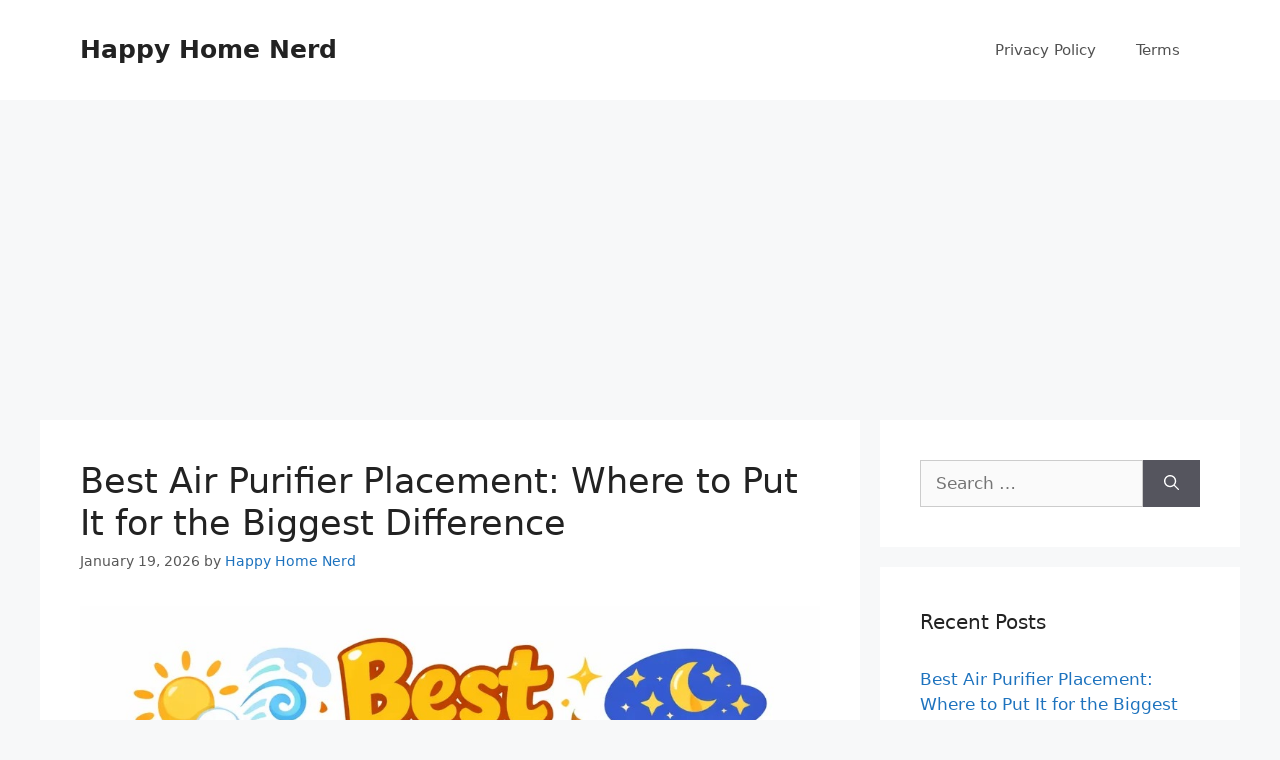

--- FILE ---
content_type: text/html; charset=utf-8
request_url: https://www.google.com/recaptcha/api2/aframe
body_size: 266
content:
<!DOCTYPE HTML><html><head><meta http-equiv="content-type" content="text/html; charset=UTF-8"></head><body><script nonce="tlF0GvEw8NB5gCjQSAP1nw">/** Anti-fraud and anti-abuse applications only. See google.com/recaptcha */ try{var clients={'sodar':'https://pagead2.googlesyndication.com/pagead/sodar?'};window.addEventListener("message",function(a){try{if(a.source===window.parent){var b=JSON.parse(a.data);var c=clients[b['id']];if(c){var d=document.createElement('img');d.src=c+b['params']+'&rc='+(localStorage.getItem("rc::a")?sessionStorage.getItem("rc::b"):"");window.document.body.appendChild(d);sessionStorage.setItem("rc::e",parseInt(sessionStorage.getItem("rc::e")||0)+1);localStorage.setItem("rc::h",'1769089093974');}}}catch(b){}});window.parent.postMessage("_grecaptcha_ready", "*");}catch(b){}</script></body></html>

= Task to carry out =
Repeat every record above exactly. The pictures do not belong in the copy.

= Output of the exercise =
--- FILE ---
content_type: text/html; charset=utf-8
request_url: https://www.google.com/recaptcha/api2/aframe
body_size: 266
content:
<!DOCTYPE HTML><html><head><meta http-equiv="content-type" content="text/html; charset=UTF-8"></head><body><script nonce="tlF0GvEw8NB5gCjQSAP1nw">/** Anti-fraud and anti-abuse applications only. See google.com/recaptcha */ try{var clients={'sodar':'https://pagead2.googlesyndication.com/pagead/sodar?'};window.addEventListener("message",function(a){try{if(a.source===window.parent){var b=JSON.parse(a.data);var c=clients[b['id']];if(c){var d=document.createElement('img');d.src=c+b['params']+'&rc='+(localStorage.getItem("rc::a")?sessionStorage.getItem("rc::b"):"");window.document.body.appendChild(d);sessionStorage.setItem("rc::e",parseInt(sessionStorage.getItem("rc::e")||0)+1);localStorage.setItem("rc::h",'1769089093974');}}}catch(b){}});window.parent.postMessage("_grecaptcha_ready", "*");}catch(b){}</script></body></html>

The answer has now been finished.